TASK OBJECTIVE
Lay out the data as a Markdown table with the columns Row and Line. Start at the line containing "A 400 pixel", include every line through the end of the data, number each row, and leave out blank lines.

--- BEGIN ---

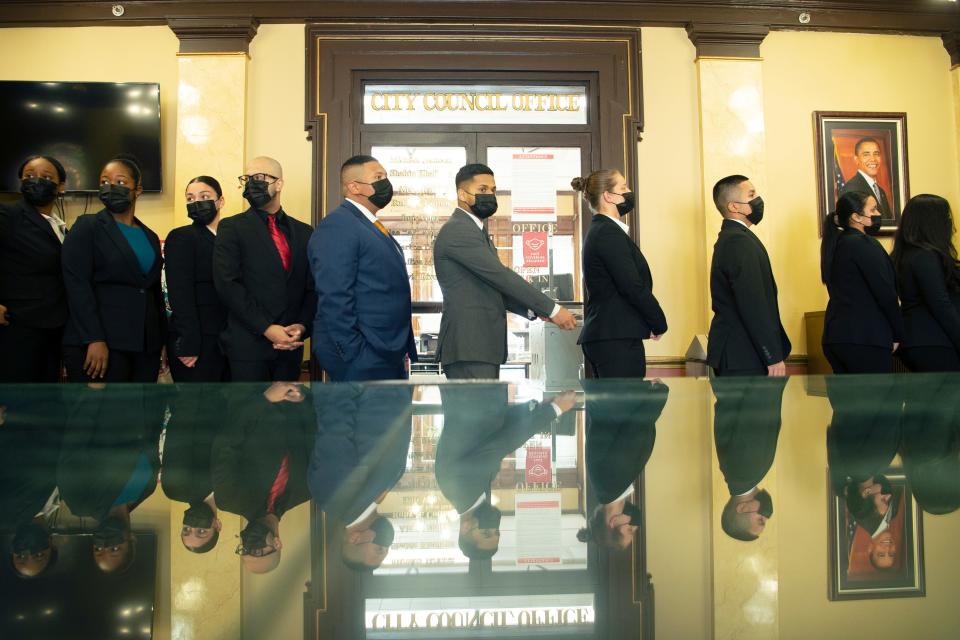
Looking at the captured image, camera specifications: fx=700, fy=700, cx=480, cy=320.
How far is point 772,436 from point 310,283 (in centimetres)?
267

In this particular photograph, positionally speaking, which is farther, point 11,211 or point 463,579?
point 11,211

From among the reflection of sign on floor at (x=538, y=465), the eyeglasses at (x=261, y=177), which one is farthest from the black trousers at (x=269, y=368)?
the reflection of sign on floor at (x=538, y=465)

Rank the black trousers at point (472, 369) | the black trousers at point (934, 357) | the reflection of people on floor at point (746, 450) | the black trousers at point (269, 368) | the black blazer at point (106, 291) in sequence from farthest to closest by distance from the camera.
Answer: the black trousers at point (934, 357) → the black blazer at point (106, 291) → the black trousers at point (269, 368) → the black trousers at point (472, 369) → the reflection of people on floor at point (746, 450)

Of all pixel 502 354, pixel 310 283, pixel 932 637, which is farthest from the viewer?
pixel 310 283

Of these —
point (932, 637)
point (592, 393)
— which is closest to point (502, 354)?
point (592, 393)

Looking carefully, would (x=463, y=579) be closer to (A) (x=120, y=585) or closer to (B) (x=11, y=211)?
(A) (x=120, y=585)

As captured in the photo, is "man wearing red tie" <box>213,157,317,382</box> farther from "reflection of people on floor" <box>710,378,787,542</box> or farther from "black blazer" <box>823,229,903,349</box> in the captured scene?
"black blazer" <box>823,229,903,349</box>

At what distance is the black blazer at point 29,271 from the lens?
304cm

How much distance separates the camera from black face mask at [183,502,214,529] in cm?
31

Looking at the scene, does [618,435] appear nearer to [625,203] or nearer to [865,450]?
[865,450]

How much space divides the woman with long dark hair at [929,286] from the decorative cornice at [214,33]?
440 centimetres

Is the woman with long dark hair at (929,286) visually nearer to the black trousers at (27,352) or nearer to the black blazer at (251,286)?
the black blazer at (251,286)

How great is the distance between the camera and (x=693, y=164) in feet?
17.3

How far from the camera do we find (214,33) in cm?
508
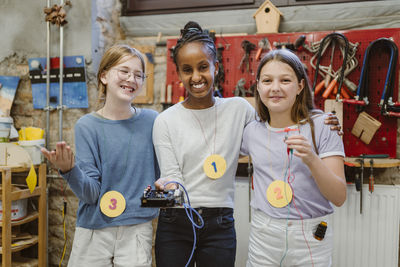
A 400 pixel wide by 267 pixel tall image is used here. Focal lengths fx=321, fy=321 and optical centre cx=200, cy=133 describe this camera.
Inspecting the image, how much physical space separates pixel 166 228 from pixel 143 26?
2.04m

--- END ---

RESULT
| Row | Line |
|---|---|
| 1 | A 400 pixel wide by 267 pixel tall image is used here. Focal lengths fx=321, fy=321 and optical centre cx=200, cy=133 describe this camera. |
| 2 | Inspecting the image, how much physical space separates pixel 166 228 from pixel 143 26? |
| 3 | 2.04m |